Il Decreto di venerazione – La causa per la beatificazione del vescovo Marcuci è stata aperta nel 1963. Adempiute tutte le fasi relative al processo, presso la Congregazione per le Cause dei Santi, nella Sessione Ordinaria del 12 gennaio 2010, i padri Cardinali e Vescovi hanno riconosciuto che il Servo di Dio ha esercitato in grado eroico le virtù teologali, cardinali ed annesse. Durante la domenica delle Palme del 27 marzo 2010, il Santo Padre Benedetto XVI ha promulgato il decreto di venerabilità ed il riconoscimento delle virtù eroiche di mons. Francesco Antonio Marcucci dell’Immacolata Concezione.

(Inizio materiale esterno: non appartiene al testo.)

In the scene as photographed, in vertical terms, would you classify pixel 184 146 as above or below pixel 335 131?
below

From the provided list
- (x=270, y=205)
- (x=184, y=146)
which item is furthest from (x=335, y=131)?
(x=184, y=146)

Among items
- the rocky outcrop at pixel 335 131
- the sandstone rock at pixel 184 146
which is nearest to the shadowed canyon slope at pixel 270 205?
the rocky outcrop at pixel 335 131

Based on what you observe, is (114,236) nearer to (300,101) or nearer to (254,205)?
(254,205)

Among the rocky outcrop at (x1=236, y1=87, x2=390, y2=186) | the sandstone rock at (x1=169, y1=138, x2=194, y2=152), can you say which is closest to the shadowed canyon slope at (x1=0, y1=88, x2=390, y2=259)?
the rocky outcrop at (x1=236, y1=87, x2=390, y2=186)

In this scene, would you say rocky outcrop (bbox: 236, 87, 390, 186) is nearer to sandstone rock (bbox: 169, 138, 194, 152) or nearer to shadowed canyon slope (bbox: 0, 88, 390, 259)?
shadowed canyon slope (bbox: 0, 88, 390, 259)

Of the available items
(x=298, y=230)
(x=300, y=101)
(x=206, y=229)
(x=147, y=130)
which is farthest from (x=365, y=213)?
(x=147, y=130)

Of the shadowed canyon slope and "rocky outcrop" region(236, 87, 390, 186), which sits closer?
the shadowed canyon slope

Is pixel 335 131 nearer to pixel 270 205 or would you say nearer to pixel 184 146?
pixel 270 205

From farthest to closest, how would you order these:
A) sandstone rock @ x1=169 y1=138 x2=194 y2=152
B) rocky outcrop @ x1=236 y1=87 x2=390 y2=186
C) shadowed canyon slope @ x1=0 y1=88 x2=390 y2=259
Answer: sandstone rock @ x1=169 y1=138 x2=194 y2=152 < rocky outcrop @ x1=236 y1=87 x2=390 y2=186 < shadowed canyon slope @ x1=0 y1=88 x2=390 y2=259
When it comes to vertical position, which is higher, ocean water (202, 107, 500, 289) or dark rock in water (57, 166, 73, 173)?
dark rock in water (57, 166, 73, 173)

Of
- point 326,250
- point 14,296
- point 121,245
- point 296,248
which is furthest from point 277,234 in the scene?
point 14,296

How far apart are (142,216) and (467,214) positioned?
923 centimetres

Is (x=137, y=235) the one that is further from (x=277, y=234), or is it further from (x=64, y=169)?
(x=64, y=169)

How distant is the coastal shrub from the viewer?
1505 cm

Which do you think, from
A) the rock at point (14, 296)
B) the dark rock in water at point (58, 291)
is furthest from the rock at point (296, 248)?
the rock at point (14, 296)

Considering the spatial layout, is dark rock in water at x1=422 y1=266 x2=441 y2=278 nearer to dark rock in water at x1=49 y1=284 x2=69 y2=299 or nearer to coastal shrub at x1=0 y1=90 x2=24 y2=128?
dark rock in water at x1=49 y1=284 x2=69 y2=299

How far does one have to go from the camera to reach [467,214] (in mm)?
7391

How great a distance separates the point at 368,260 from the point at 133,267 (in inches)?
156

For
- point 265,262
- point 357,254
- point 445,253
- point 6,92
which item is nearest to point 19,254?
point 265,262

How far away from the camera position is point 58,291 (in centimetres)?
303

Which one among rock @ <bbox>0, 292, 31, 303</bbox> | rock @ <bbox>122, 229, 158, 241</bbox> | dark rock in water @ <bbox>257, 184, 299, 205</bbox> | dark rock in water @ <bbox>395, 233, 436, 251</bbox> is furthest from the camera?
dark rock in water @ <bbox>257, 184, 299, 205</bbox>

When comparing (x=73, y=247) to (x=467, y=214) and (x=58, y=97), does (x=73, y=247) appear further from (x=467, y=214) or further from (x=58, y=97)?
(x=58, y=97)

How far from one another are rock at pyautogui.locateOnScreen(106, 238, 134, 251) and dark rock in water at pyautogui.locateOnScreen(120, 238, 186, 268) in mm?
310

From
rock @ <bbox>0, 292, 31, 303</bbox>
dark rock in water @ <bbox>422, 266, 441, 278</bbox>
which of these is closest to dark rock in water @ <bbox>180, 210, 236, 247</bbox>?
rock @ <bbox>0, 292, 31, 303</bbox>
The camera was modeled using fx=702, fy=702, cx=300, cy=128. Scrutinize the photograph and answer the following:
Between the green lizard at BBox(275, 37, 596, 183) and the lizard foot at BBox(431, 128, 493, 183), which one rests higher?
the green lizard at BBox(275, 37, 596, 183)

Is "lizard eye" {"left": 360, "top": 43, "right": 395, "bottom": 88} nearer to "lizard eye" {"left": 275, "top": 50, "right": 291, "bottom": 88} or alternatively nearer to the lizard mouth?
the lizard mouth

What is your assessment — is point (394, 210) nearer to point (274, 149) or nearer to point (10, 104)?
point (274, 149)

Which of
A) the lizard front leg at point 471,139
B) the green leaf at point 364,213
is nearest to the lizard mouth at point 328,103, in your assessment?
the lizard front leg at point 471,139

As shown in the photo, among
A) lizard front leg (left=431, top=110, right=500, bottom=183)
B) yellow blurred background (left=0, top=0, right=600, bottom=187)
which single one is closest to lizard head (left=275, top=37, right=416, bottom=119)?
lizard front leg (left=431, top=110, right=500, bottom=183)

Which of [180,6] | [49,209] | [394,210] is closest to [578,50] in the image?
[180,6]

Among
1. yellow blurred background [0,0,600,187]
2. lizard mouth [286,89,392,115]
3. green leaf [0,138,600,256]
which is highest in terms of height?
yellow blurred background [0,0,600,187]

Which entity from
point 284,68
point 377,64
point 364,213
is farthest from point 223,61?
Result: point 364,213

Ora la Congregazione sta esaminando i segni del miracolo attribuiti alla sua intercessione. Le Pie Operaie dell’Immacolata
Le suore Pie Operaie dell’Immacolata Concezione fondate dal venerabile Marcucci sono una comunità religiosa ed educativa molto attiva che da Ascoli Piceno si è diffusa per l’Italia e in Terra di Missione. Le comunità si trovano a Roma, Ascoli Piceno, San Benedetto del Tronto, Cupra Marittima, Centobuchi, Potenza, Martinsicuro, Colonnella, S. Egidio alla Vibrata, Varese, Sparanise (Ce), ma anche in Brasile (Cascavel, Haquaquecetuba, Curitiba e Barra De Garca), nelle Filippine (Manila, Calaca e Dagupan) e in Madagascar (Ambaibho e Antananarivo). Le loro scuole si ispirano alla pedagogia marcucciana, che vede nell’educazione il modo per migliorare la società. Il 10 luglio del 1789, a 80 anni, quando il vescovo Marcucci fu colpito da febbre altissima, prima di morire, volle accanto a se le sue suore e le sue alunne.

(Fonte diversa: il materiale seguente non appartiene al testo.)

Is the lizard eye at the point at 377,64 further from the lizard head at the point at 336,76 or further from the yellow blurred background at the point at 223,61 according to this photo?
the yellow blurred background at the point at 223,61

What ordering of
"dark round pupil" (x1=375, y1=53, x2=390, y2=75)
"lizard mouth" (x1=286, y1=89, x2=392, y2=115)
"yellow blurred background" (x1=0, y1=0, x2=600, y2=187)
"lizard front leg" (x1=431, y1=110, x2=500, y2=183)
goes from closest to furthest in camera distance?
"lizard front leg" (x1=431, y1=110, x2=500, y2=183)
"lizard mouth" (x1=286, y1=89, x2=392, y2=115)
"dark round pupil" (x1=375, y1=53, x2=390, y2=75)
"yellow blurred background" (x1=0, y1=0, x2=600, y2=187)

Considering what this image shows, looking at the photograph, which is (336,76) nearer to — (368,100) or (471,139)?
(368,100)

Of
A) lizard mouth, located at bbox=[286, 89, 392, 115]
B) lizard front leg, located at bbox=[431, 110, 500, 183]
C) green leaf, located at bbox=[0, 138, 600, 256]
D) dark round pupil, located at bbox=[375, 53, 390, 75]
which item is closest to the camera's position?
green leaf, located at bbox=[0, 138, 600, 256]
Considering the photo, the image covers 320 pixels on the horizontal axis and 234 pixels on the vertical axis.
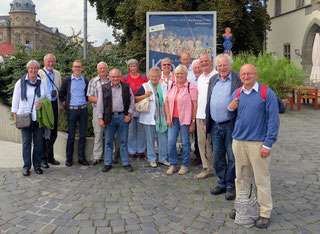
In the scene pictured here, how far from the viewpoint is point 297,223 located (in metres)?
3.71

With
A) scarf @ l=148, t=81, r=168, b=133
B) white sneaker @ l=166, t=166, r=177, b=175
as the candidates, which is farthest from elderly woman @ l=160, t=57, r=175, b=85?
white sneaker @ l=166, t=166, r=177, b=175

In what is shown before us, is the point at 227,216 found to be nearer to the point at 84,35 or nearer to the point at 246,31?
the point at 84,35

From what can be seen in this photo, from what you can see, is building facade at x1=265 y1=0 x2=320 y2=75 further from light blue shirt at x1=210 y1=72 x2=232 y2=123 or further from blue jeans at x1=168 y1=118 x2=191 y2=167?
light blue shirt at x1=210 y1=72 x2=232 y2=123

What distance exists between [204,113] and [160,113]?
1011 mm

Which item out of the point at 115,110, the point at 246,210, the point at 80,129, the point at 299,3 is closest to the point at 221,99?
the point at 246,210

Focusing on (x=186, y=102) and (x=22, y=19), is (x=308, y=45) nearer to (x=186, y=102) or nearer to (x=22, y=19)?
(x=186, y=102)

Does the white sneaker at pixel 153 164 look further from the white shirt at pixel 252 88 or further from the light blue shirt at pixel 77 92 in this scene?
the white shirt at pixel 252 88

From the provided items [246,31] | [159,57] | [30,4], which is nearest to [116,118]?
[159,57]

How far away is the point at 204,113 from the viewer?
5.12 metres

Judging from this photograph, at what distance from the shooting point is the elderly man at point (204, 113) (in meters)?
4.93

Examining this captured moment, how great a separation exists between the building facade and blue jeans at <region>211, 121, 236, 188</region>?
71.0 ft

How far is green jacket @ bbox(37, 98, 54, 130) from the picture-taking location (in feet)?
17.9

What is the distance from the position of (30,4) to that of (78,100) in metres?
121

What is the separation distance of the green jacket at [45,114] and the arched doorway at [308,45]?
2465 cm
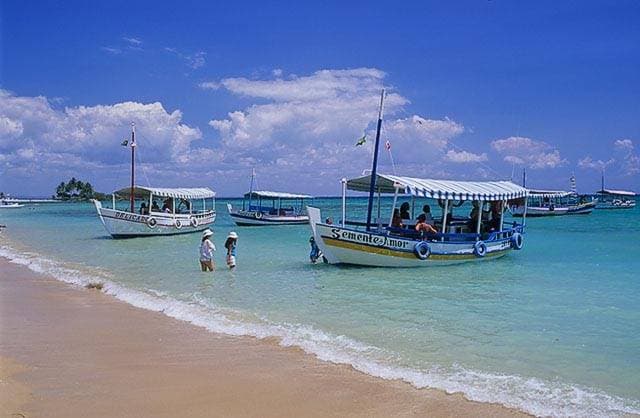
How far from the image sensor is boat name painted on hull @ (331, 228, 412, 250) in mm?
16953

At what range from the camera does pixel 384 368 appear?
736 centimetres

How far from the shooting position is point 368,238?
668 inches

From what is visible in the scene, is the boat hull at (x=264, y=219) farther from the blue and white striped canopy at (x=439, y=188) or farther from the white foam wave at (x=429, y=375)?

Il Museo Marcucci – Presso il convento e la chiesa dell’Immacolata ad Ascoli Piceno c’è anche un interessante museo dedicato all’opera del Venerabile Marcucci. Qui, tra le numerose sale, è possibile conoscere l’istruzione femminile nel tempo e le missioni popolari nel mondo, la camera e la biblioteca di mons. Martucci, la cappella ovale, la galleria delle tele e la storia dell’Immacolata Concezione. Il Museo Marcucci è aperto il pomeriggio, dalle ore 16.30 alle 19 con ingresso in Via Manilia, 2.